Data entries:
==*==
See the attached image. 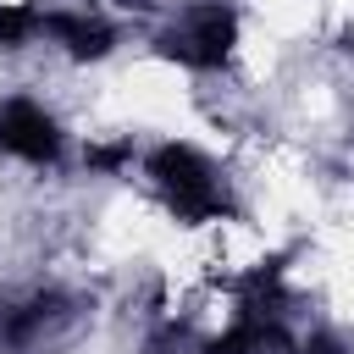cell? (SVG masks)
Wrapping results in <instances>:
<instances>
[{
    "mask_svg": "<svg viewBox=\"0 0 354 354\" xmlns=\"http://www.w3.org/2000/svg\"><path fill=\"white\" fill-rule=\"evenodd\" d=\"M44 39L61 44V55L77 66H94L116 50V28L105 17H88V11H44Z\"/></svg>",
    "mask_w": 354,
    "mask_h": 354,
    "instance_id": "277c9868",
    "label": "cell"
},
{
    "mask_svg": "<svg viewBox=\"0 0 354 354\" xmlns=\"http://www.w3.org/2000/svg\"><path fill=\"white\" fill-rule=\"evenodd\" d=\"M66 299H55V293H33V299H22V304H6L0 310V343L6 348H28V343H39L66 310H61Z\"/></svg>",
    "mask_w": 354,
    "mask_h": 354,
    "instance_id": "8992f818",
    "label": "cell"
},
{
    "mask_svg": "<svg viewBox=\"0 0 354 354\" xmlns=\"http://www.w3.org/2000/svg\"><path fill=\"white\" fill-rule=\"evenodd\" d=\"M116 6H127V11H149L155 0H116Z\"/></svg>",
    "mask_w": 354,
    "mask_h": 354,
    "instance_id": "30bf717a",
    "label": "cell"
},
{
    "mask_svg": "<svg viewBox=\"0 0 354 354\" xmlns=\"http://www.w3.org/2000/svg\"><path fill=\"white\" fill-rule=\"evenodd\" d=\"M83 166H88L94 177H116V171H127V166H133V144H127V138L88 144V149H83Z\"/></svg>",
    "mask_w": 354,
    "mask_h": 354,
    "instance_id": "ba28073f",
    "label": "cell"
},
{
    "mask_svg": "<svg viewBox=\"0 0 354 354\" xmlns=\"http://www.w3.org/2000/svg\"><path fill=\"white\" fill-rule=\"evenodd\" d=\"M293 354H348V348H343V343H337L332 332H315V337H304V343H299Z\"/></svg>",
    "mask_w": 354,
    "mask_h": 354,
    "instance_id": "9c48e42d",
    "label": "cell"
},
{
    "mask_svg": "<svg viewBox=\"0 0 354 354\" xmlns=\"http://www.w3.org/2000/svg\"><path fill=\"white\" fill-rule=\"evenodd\" d=\"M144 177L155 183V194L166 199V210H171L183 227H205V221L232 216V199H227L221 171L210 166V155H199V149L183 144V138L155 144V149L144 155Z\"/></svg>",
    "mask_w": 354,
    "mask_h": 354,
    "instance_id": "6da1fadb",
    "label": "cell"
},
{
    "mask_svg": "<svg viewBox=\"0 0 354 354\" xmlns=\"http://www.w3.org/2000/svg\"><path fill=\"white\" fill-rule=\"evenodd\" d=\"M343 44H348V55H354V28H348V33H343Z\"/></svg>",
    "mask_w": 354,
    "mask_h": 354,
    "instance_id": "8fae6325",
    "label": "cell"
},
{
    "mask_svg": "<svg viewBox=\"0 0 354 354\" xmlns=\"http://www.w3.org/2000/svg\"><path fill=\"white\" fill-rule=\"evenodd\" d=\"M238 50V11L227 0H188L155 33V55L183 72H216Z\"/></svg>",
    "mask_w": 354,
    "mask_h": 354,
    "instance_id": "7a4b0ae2",
    "label": "cell"
},
{
    "mask_svg": "<svg viewBox=\"0 0 354 354\" xmlns=\"http://www.w3.org/2000/svg\"><path fill=\"white\" fill-rule=\"evenodd\" d=\"M299 343L288 337L282 321H266V315H232V326L221 337H205L194 354H293Z\"/></svg>",
    "mask_w": 354,
    "mask_h": 354,
    "instance_id": "5b68a950",
    "label": "cell"
},
{
    "mask_svg": "<svg viewBox=\"0 0 354 354\" xmlns=\"http://www.w3.org/2000/svg\"><path fill=\"white\" fill-rule=\"evenodd\" d=\"M61 149H66V133L39 100H28V94L0 100V155L28 160V166H55Z\"/></svg>",
    "mask_w": 354,
    "mask_h": 354,
    "instance_id": "3957f363",
    "label": "cell"
},
{
    "mask_svg": "<svg viewBox=\"0 0 354 354\" xmlns=\"http://www.w3.org/2000/svg\"><path fill=\"white\" fill-rule=\"evenodd\" d=\"M44 33V11L28 0H0V50H22Z\"/></svg>",
    "mask_w": 354,
    "mask_h": 354,
    "instance_id": "52a82bcc",
    "label": "cell"
}]
</instances>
==*==
## GOAL OF THE EXERCISE
Please gather every line of the data above that contains the string "instances", and list those lines in their original order.

## SOLUTION FOR THIS PROBLEM
Wrapping results in <instances>:
<instances>
</instances>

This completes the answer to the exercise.